## Stated exercise
According to the blog posts, what is the documentary's script based on?

-- start of Text segment --

Thursday, December 31, 2009

The Liberal Soldier & Directing

Okay, so yesterday was a first for me. CSE (my company) and I met at a local library to do some casting for a documentary that we are producing and plan to put on youtube. Casting was too easy. There was a decent turn out, and we got the roles filled.

So, then, we started our first day of shooting. The script itself is based on the Rufus M. Rose ghost story, based on the Rufus M. Rose House in downtown Atlanta. So I was acting as writer and project director, while Ed passed as the casting director and unit director.

Our first shots were monochrome of the guy that we got to play Rufus M. Rose. Everything went well, and we are scheduled for two more days of filming this weekend. After that, there will be some minor post-production (which I will start this afternoon), and then we can release the project to the world.

Should be great!

Sometimes I wonder if I made the right choice by being Guard. Sometimes the bills can be a struggle, but I'd much rather be in the struggle, and have my freedom to do stuff like this. Not that Active guys don't but they have alot more stress daily, I think. Hats off to all my Active buds.

For more info on the project, check out my Ghost Blog on my profile!

Tuesday, December 29, 2009

The Liberal Soldier, NCOs, & Christmas Musings

Well, I have a lot of differing opinions on this topic. Being lower enlisted, I certainly do get to see the work side of an NCO, and as I am now one of the Senior E4s in my state, my commander wants to send me to BNOC, I'm starting to see the other side to it as well.

Firstly, let me say that the labor relationship within the Army is unique. It can be demeaning at times, and better than anything else at others. I think that the degree wih which you work with thes people is so much more than the common 'workday' that it creates a totally different environment than a 'work' environment.

I've even heard it somewhere said that NCOs are supposed to regard their soldiers as if they were their kids or something, and I think alot of those family bonds do exist. Overseas I had my section sgt, who we titled Grandpa, he was a Harley Riding Native American. I had another Sgt, who was in my Platoon who looked after me alot, who I suppose could have been something like a Father figure. And my direct line leader was like an older brother, and he saved my ass on more times than I can count.

So is this sort of labor relationship good? At first, you would think for soldiers, that this might be natural, and so thus it is good. However, I think it makes the management-labor relationship more 'intense', not neccessarily better or worse. It all depends upon the person wearing the stripes, as a fellow blogger pointed out recently. However one thing though, is living with and being around my superiors 24/7, you come to know the ins and outs of who they were, which meant their boons and their faults. Everything really.

I certainly think only in the situation of the Militar could this sort of patronizing labor relationship exist. Otherwise it'd be demeaning in a way. But since I know all of my NCOs come from the same mindset as myself, and passed my training at the least, it does give me great confidence in their abilities. I may have felt I was smarter than an NCO, but I have never felt I was more experienced than any of them.

But yeah, thats that.


Yeah, that too. I went with my mom to Candlelight Service this year. It was a bit odd for me, because I've been an athiest (or at least agnostic) for a bit of time now. However, I just keep my mouth shut, and sometimes try to think about what they are saying. I am very contemplative, so I do think about whats being said, even if I don't neccessarily believe it.

This year, our Pastor was contrasting the differences between Christianity and Islam. Specifically, in how we view righteousness. He contrasted this mainly with an inter-faith program he had on the radio involving himself an Imam from a local Mosque.

-- end of Text segment --
-- start of Information supplied --

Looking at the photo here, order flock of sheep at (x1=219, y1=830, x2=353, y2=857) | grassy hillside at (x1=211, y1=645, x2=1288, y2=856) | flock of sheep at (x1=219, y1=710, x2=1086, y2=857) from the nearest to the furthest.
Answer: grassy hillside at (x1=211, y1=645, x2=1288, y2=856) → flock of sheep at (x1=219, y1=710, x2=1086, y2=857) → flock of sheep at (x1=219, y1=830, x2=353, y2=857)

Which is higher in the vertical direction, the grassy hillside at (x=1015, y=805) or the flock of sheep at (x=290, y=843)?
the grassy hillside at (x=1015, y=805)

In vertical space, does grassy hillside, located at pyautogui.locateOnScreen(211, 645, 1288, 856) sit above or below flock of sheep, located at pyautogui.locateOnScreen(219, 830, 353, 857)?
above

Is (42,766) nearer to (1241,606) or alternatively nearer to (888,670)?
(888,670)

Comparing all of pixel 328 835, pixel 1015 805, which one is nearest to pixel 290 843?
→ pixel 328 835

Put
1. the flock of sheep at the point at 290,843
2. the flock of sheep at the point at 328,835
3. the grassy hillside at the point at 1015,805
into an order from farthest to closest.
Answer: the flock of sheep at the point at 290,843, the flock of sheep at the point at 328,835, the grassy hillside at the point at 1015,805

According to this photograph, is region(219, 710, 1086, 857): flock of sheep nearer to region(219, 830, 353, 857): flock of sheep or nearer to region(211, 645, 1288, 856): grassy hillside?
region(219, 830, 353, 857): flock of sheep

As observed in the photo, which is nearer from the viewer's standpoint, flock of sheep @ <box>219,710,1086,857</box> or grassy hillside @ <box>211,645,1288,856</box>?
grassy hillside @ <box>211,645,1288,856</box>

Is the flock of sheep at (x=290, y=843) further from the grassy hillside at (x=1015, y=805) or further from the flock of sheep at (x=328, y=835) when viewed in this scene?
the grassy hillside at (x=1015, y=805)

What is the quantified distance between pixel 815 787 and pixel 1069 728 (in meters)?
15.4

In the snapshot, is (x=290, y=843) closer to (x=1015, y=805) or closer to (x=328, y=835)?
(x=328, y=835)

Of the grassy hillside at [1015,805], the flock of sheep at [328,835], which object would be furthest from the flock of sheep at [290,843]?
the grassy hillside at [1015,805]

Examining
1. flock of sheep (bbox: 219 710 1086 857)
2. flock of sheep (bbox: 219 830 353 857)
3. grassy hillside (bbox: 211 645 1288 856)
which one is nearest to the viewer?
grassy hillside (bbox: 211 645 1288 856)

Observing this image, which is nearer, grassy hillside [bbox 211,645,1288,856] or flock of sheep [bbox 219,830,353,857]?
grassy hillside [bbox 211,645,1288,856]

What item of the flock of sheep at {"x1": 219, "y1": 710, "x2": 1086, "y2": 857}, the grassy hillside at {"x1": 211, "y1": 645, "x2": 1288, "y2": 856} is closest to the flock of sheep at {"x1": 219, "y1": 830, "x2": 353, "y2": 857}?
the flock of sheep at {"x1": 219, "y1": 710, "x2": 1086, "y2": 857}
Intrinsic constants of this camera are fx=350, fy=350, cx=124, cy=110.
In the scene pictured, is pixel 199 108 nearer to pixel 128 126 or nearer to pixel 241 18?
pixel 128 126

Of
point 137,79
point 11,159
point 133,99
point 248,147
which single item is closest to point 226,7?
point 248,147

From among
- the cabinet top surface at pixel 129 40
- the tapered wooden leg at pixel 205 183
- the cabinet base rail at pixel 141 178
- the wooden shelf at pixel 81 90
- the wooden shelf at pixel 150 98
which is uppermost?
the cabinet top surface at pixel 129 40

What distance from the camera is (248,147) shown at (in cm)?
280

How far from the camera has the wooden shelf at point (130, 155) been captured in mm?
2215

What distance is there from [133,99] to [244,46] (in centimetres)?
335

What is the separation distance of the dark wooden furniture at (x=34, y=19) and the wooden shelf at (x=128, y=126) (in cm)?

-- end of Information supplied --

## Answer to the problem
The Rufus M. Rose ghost story, which is based on the Rufus M. Rose House in downtown Atlanta.